This had an interesting start but Whitelaw has a verbose writing style that bogs down the action with overly detailed geographic descriptions and rambling tangential passages unrelated to the main plot. E.F. Bleiler's comment about Margery Lawrence's writing style as "drowning in words" comes to mind.
The initial problem seems like something out of a John Dickson Carr novel. In the opening of the book a burial vault under observation is broken into and a body is stolen but no one was seen leaving with the corpse. I had great hopes for a thriller of a detective novel. The writing has wonderful Gothic atmosphere in the descriptive passages of the Scottish landscape and the cast of quirky minor characters. There is much hinting at supernatural interference. Among the possibilities discussed are a local legend of some beast that haunts the moors, a vampire when the carcass of a gigantic bat is found near the burial vault, and later when the sexton is found with his throat ripped open. All of this, however, is dismissed when the real reason for the bizarre events is discovered halfway through the book.

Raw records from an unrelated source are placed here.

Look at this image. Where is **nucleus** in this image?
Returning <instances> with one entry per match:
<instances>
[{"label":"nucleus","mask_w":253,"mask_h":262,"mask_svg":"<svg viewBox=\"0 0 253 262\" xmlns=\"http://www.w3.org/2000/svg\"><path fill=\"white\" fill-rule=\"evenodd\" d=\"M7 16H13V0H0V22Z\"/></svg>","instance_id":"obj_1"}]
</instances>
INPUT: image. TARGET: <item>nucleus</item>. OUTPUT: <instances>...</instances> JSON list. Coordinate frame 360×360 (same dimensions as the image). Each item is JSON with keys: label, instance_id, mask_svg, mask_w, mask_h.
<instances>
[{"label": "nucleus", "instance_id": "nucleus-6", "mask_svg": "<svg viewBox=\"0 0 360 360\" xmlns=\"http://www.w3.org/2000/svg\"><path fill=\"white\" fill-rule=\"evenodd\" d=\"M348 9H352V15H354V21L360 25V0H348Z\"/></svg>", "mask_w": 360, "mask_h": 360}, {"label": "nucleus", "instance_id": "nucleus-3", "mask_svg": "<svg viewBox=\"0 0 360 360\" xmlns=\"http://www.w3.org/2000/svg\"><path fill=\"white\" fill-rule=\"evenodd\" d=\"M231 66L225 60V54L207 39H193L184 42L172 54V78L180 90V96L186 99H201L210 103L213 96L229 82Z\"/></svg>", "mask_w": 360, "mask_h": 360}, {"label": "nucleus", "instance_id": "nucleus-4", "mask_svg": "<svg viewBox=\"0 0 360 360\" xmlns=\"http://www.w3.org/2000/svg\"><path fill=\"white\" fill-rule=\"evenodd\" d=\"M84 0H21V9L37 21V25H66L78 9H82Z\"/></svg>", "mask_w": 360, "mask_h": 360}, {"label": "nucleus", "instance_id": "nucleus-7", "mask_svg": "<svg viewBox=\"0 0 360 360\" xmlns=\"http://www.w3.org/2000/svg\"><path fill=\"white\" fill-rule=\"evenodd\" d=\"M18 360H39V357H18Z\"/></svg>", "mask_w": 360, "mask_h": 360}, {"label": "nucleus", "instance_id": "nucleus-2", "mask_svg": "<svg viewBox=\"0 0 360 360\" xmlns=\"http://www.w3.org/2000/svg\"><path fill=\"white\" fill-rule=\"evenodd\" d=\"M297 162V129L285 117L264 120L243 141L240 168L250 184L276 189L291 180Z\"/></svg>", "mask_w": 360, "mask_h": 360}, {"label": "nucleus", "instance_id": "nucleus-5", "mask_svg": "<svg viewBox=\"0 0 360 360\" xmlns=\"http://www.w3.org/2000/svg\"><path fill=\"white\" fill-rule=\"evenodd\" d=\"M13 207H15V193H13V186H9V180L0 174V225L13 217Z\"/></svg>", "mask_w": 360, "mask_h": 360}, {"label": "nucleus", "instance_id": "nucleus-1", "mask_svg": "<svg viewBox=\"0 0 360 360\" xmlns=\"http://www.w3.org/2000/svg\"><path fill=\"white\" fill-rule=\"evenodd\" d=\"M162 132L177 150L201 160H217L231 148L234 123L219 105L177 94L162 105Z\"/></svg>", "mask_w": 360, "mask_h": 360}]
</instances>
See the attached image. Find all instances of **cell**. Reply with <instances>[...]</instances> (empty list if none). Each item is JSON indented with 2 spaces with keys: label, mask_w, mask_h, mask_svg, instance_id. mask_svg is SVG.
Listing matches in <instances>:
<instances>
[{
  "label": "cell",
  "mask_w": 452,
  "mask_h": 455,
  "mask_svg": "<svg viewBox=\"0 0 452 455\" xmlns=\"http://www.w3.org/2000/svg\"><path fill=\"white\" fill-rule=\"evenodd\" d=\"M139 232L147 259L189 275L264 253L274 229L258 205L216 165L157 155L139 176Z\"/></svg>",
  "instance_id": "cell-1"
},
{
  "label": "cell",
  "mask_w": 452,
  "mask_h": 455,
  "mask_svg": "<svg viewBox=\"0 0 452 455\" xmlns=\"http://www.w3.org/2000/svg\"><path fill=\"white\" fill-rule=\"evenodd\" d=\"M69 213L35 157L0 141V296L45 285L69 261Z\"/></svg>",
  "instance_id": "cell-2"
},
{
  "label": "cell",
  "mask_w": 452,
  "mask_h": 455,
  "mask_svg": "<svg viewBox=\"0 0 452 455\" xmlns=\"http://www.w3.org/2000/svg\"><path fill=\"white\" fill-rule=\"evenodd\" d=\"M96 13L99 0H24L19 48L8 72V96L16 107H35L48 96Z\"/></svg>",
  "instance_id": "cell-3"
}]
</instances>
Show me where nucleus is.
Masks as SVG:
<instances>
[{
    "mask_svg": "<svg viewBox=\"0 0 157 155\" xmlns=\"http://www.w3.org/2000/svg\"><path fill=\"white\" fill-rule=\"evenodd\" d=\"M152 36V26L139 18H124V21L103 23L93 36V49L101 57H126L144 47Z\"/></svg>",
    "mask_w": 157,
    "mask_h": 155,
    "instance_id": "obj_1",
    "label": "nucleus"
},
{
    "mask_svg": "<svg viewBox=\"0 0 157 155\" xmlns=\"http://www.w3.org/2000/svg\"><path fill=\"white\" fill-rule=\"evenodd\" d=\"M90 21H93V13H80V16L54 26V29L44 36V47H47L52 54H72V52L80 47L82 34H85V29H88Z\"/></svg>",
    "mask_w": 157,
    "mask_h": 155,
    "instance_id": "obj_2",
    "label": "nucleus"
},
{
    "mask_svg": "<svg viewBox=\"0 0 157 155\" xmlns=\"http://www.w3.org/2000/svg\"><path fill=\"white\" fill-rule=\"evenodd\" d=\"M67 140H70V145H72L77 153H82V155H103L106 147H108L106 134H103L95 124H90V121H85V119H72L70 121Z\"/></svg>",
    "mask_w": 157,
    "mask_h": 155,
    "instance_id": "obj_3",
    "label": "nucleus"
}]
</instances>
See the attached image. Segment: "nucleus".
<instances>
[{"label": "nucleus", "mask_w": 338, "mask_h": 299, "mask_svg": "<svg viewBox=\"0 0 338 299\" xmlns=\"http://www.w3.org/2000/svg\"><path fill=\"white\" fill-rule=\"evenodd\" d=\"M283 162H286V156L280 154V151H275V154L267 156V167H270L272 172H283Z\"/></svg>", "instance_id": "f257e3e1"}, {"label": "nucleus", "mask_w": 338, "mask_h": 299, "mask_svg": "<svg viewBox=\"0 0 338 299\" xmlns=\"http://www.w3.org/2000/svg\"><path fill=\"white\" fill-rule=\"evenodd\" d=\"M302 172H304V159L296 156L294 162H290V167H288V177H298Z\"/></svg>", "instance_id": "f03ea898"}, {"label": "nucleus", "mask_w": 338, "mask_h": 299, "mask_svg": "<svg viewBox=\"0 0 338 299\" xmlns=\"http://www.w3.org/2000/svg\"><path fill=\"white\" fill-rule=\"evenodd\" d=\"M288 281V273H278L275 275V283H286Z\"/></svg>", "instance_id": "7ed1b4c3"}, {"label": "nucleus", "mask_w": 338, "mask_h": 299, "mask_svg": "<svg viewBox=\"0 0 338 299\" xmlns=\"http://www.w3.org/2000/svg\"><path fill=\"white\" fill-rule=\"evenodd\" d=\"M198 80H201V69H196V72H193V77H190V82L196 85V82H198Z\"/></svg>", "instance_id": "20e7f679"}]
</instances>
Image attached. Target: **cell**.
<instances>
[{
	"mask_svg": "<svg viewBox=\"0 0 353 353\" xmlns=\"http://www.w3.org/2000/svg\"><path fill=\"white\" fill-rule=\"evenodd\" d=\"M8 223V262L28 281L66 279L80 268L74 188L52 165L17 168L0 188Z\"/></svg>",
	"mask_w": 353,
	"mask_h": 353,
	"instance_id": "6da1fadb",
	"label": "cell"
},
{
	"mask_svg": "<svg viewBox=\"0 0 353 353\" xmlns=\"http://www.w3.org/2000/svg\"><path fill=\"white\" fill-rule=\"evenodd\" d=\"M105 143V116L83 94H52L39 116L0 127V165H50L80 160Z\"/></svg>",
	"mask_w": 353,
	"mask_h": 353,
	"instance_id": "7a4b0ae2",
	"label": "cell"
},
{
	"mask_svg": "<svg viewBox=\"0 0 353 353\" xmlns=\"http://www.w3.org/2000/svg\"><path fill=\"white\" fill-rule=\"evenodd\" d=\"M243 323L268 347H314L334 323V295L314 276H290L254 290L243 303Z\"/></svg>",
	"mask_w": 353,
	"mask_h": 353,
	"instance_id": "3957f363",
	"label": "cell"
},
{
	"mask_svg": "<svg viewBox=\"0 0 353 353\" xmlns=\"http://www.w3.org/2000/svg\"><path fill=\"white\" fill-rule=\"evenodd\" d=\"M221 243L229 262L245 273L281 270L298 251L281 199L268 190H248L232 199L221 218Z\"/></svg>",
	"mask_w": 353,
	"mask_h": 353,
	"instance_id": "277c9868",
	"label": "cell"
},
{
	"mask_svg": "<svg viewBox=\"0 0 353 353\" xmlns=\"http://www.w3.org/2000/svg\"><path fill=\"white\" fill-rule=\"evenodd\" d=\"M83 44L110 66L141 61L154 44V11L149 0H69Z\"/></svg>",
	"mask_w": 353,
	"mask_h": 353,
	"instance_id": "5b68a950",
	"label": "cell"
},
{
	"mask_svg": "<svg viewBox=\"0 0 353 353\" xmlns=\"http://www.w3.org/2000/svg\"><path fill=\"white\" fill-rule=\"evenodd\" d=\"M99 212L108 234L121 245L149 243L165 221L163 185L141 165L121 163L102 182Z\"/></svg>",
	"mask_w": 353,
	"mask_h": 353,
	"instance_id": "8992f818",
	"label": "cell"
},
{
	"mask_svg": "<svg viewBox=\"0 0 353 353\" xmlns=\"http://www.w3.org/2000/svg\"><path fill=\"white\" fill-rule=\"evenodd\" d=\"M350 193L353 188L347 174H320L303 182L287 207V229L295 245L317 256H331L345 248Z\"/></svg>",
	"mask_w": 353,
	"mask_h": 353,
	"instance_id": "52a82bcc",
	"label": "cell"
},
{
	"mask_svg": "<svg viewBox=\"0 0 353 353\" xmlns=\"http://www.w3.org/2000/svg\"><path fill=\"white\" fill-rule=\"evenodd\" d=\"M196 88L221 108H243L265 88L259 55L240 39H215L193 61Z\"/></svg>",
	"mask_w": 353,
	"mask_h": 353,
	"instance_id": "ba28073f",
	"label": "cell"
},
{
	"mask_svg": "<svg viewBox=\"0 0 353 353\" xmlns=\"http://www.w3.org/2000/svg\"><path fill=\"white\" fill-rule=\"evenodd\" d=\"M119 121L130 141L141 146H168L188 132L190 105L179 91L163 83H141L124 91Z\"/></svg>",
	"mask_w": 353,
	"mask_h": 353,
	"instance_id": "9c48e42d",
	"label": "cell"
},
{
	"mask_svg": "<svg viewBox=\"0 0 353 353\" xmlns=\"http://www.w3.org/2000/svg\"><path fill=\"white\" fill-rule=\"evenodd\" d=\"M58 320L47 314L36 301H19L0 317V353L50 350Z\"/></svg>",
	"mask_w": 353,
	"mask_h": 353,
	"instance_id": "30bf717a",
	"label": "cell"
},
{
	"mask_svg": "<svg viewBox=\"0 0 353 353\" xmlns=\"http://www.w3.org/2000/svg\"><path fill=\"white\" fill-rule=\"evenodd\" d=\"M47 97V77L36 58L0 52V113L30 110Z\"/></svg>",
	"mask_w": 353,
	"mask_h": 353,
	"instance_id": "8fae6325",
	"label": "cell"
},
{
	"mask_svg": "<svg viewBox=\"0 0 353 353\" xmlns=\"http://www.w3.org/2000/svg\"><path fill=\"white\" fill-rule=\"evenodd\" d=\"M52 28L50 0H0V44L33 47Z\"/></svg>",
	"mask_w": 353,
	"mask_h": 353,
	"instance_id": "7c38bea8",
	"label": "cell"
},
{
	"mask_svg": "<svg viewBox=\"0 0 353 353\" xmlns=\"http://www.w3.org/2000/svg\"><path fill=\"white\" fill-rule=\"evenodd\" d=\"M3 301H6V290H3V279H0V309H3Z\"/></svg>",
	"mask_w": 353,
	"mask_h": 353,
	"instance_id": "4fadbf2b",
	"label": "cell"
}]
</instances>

A local physician has been conducting genetic experiments (Island of Dr. Moreau redux) and one of the specimens from his collection of freakish animals escaped and killed the sexton. The hero discovers the stolen corpse in the lab and learns the physician was starting human experiments. His Malay servant was his earliest guinea pig in the first of the human experiments. He now has larger than normal hands and a freakishly out of proportion upper torso and odd facial features. The physician is killed in a fight with the protagonist who escapes with the doctor's niece from the gloomy castle and dungeon-like lab.
The rest of the book is spent in looking for a stolen treasure (a second reason for the burial vault break-in) and locating a black sheep relative of the stolen corpse who was responsible for hiring a crook to break into the vault. No supernatural content at all. More science fiction horror than anything else. It might be worth reading some of his other books to see if he was a Carr wanna-be.